Gavin Dunbar

Drilling Science Coordinator
Te Herenga Waka - Victoria University

Gavin Dunbar is the Drilling Science Coordinator responsible for sediment core and gravity core curation on the SWAIS2C project.

Gavin is part of the Antarctic Research Centre at Te Herenga Waka: Victoria University of Wellington where he is engaged in Marsden-funded research looking into the stability of the Ross Ice Shelf. This research project focuses on the past response of the Ross Ice Shelf to climatic change, and how this has influenced ocean circulation in the Southern Ocean, including around New Zealand. A key component of this research is the SWAIS2C project and the ANDRILL drilling programme which successfully recovered 1284.87m of sediment from a drill core beneath the McMurdo Ice Shelf, near Ross Island, during the 2006/07 field season. Changes in the type of sediment deposited under the modern ice shelf clearly demonstrates its dynamic nature, with periods of time dominated by diatom-rich sediment indicating, warm, open water conditions around Ross Island.

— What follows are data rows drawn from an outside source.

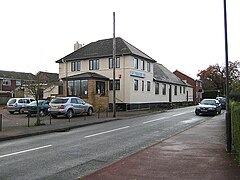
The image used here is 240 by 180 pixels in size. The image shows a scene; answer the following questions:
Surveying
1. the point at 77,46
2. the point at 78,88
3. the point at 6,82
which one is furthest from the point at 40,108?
the point at 6,82

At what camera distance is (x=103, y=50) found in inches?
1468

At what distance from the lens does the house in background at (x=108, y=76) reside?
32.3 metres

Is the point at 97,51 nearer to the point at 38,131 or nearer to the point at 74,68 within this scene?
the point at 74,68

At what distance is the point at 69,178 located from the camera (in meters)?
6.39

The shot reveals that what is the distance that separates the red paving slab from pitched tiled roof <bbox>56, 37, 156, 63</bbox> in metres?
25.2

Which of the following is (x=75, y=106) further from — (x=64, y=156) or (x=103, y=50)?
(x=64, y=156)

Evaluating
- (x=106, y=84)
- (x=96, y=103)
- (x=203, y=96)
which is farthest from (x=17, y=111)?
(x=203, y=96)

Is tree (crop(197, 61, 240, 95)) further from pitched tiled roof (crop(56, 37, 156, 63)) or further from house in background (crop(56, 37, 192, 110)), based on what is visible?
pitched tiled roof (crop(56, 37, 156, 63))

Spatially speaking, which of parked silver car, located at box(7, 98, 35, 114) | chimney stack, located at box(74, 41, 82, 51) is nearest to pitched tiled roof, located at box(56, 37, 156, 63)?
chimney stack, located at box(74, 41, 82, 51)

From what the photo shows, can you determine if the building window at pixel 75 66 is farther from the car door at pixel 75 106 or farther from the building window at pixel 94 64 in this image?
the car door at pixel 75 106

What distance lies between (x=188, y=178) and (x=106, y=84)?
95.2 feet

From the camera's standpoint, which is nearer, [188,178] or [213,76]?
[188,178]

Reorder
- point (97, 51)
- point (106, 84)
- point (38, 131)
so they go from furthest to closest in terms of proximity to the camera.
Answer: point (97, 51), point (106, 84), point (38, 131)

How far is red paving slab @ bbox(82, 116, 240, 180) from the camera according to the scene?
20.4 ft
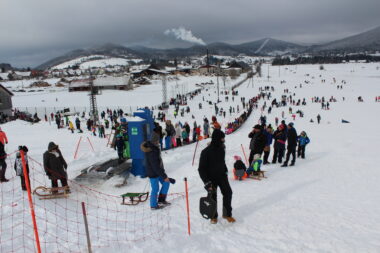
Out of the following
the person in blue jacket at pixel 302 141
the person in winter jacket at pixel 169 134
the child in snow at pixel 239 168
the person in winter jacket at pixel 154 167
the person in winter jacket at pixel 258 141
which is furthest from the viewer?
the person in winter jacket at pixel 169 134

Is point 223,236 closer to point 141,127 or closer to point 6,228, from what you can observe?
point 6,228

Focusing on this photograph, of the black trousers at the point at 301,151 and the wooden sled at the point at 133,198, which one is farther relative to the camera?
the black trousers at the point at 301,151

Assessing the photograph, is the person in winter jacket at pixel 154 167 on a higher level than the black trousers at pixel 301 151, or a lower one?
higher

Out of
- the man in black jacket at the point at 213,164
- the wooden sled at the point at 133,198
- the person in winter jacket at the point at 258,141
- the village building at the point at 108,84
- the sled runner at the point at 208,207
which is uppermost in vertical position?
the village building at the point at 108,84

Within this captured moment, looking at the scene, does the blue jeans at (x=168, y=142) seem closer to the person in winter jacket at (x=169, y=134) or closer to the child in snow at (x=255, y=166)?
the person in winter jacket at (x=169, y=134)

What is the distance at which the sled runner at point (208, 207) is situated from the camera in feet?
15.1

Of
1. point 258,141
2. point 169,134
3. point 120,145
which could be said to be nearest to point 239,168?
point 258,141

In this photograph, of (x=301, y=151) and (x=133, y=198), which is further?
(x=301, y=151)

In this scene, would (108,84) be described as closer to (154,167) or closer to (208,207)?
(154,167)

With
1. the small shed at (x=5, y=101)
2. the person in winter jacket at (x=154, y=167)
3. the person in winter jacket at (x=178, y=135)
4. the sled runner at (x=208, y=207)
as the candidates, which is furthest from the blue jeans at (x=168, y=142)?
the small shed at (x=5, y=101)

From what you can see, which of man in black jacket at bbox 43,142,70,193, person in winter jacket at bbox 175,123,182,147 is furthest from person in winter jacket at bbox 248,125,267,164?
person in winter jacket at bbox 175,123,182,147

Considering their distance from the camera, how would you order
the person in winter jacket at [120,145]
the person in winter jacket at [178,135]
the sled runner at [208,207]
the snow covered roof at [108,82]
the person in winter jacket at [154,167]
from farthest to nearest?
the snow covered roof at [108,82] → the person in winter jacket at [178,135] → the person in winter jacket at [120,145] → the person in winter jacket at [154,167] → the sled runner at [208,207]

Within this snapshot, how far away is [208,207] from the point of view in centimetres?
465

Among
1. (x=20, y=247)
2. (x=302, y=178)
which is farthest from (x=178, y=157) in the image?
(x=20, y=247)
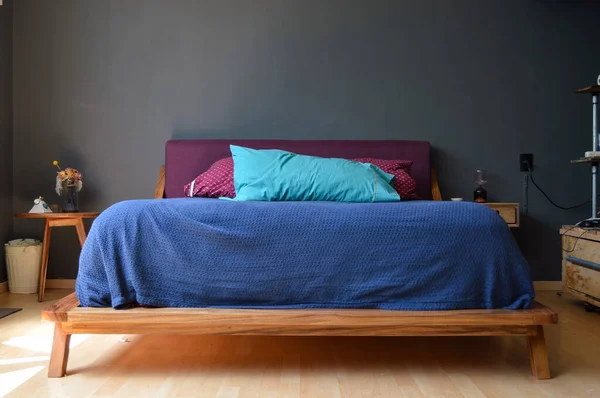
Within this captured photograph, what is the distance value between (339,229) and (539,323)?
82cm

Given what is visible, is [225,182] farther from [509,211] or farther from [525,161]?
[525,161]

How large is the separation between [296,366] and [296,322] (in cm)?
28

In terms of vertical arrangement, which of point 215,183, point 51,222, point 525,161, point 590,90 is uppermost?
point 590,90

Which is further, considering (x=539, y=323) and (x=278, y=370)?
(x=278, y=370)

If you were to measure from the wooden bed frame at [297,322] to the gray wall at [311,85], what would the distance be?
1.90 m

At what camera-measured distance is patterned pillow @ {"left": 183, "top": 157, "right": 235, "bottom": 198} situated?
3338 millimetres

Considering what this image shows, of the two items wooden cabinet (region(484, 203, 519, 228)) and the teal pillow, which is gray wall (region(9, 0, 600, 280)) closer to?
wooden cabinet (region(484, 203, 519, 228))

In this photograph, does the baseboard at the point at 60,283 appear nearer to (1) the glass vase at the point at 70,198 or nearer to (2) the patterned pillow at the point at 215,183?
(1) the glass vase at the point at 70,198

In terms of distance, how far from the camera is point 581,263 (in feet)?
10.8

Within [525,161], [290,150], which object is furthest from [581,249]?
[290,150]

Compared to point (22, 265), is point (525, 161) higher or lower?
higher

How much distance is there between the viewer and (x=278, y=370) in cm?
220

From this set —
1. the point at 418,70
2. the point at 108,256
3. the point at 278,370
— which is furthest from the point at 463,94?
the point at 108,256

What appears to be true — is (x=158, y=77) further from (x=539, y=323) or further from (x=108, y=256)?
(x=539, y=323)
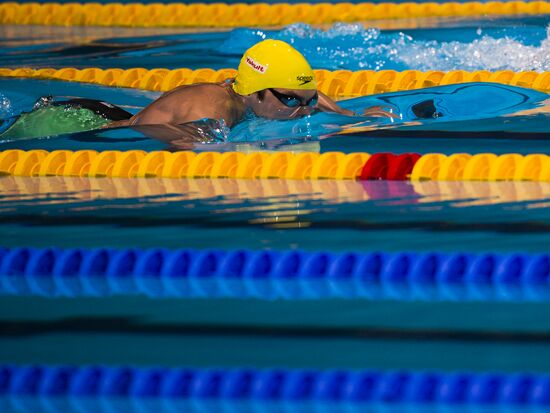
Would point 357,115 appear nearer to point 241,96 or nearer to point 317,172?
point 241,96

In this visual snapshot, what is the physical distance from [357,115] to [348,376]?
3.50 meters

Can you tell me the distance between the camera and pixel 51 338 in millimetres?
3314

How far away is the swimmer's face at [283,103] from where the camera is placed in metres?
5.81

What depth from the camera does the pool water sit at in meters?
3.10

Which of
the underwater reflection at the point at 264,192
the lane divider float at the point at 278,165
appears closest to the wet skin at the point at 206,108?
the lane divider float at the point at 278,165

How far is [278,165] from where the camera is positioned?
521cm

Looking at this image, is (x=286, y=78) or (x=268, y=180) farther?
(x=286, y=78)

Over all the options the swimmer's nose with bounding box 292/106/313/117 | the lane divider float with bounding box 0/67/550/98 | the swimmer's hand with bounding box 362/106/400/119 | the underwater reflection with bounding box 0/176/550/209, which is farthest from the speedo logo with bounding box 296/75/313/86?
the lane divider float with bounding box 0/67/550/98

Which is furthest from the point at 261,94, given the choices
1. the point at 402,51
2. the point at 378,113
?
the point at 402,51

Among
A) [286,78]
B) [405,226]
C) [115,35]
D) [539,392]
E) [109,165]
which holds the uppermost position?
[115,35]

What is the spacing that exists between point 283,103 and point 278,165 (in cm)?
74

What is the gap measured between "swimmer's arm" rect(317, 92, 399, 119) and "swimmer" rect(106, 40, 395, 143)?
23cm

Initial studies are underway to try and reconstruct the temperature of the surrounding ocean during these "warm" periods using subtle changes in the chemistry of microscopic shells preserved in the core sediment..  

Prior to joining VUW, Gavin was at the Research School of Earth Sciences at The Australian National University (ANU) in Canberra. Gavin’s research at ANU focussed on reconstructing the ancient climate history of the Western Pacific region from coral and speleothem (cave deposits) geochemistry, particularly from data gathered in the Indonesian archipelago.